A split-plot design is a designed experiment that includes at least one hard-to-change factor that is difficult to completely randomize because of time or cost constraints. In a split-plot experiment, levels of the hard-to-change factor are held constant for several experimental runs, which are collectively treated as a whole plot. The easy-to-change factors are varied during these runs, each combination of which is considered a sub-plot within the whole plot. You should randomize the order in which you run both the whole plots and the sub-plots within whole plots.
A large-scale bakery is designing a new brownie recipe. They are experimenting with two levels of chocolate and sugar using two different baking temperatures. However, to save time they decide to bake more than one tray of brownies at the same time instead of baking each tray individually. The brownie example includes 2 whole plots replicated twice (total of 4 whole plots). Each whole plot contains 4 sub-plots. The whole plot is all the trays of brownies being baked at the temperature. The sub-plots are each individual tray of brownies.
Tray 1 (Chocolate 1, Sugar 1) | Tray 2 (Chocolate 1, Sugar 2) | Tray 3 (Chocolate 2, Sugar 1) | Tray 4 (Chocolate 2, Sugar 2) |
Tray 1 (Chocolate 1, Sugar 1) | Tray 2 (Chocolate 1, Sugar 2) | Tray 3 (Chocolate 2, Sugar 1) | Tray 4 (Chocolate 2, Sugar 2) |
Tray 1 (Chocolate 1, Sugar 1) | Tray 2 (Chocolate 1, Sugar 2) | Tray 3 (Chocolate 2, Sugar 1) | Tray 4 (Chocolate 2, Sugar 2) |
Tray 1 (Chocolate 1, Sugar 1) | Tray 2 (Chocolate 1, Sugar 2) | Tray 3 (Chocolate 2, Sugar 1) | Tray 4 (Chocolate 2, Sugar 2) |
Split-plot designs were originally used in agriculture where the whole plots referred to a large area of land and the sub-plots were smaller areas within each whole plot.
Researchers at a plastics manufacturer want to increase the strength of a plastic.

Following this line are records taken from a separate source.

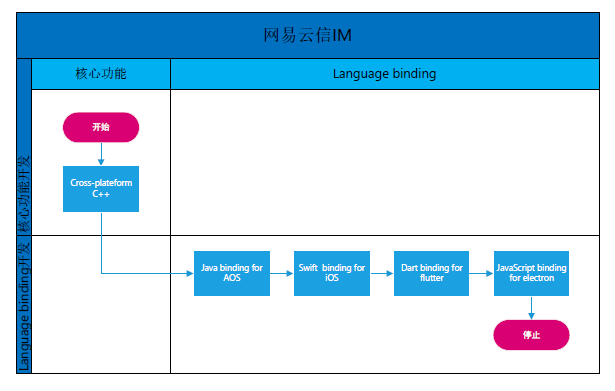 网易云信IM

核心功能

Language binding

核心功能开发

Language binding开发

开始

Cross-plateform C++

Java binding for AOS

Swift binding for iOS

Dart binding for flutter

JavaScript binding for electron

停止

The researchers identify additive percentage, agitation rate, and processing time as the possible factors that affect strength. The temperature at which the plastic bakes also affects strength. To run a completely randomized 4-factor design requires that the researchers bake each combination of the within-batch factor levels individually at one of the two temperature settings. Because the process takes too long, the researchers decide to use a split-plot design. The researchers plan to bake all 8 combinations of additive percent, agitation rate, and processing time at one temperature, and then bake all 8 combinations at the second temperature. They replicate this process so that they use each temperature setting twice.
Changes | Name | Type | Low | High |
---|---|---|---|---|
Hard to change | Temperature | Continuous | 350 | 550 |
Easy to change | Additive percentage | Continuous | 2 | 5 |
Easy to change | Agitation rate | Continuous | 100 | 200 |
Easy to change | Processing time | Continuous | 10 | 40 |
The design summary table shows that the design has 32 base runs, which includes 8 runs per whole plot. The worksheet contains the 32 runs in run order. The runs for temperature within a replicate are together so that all the combinations of the randomized, easy-to-change factors are complete before the temperature changes.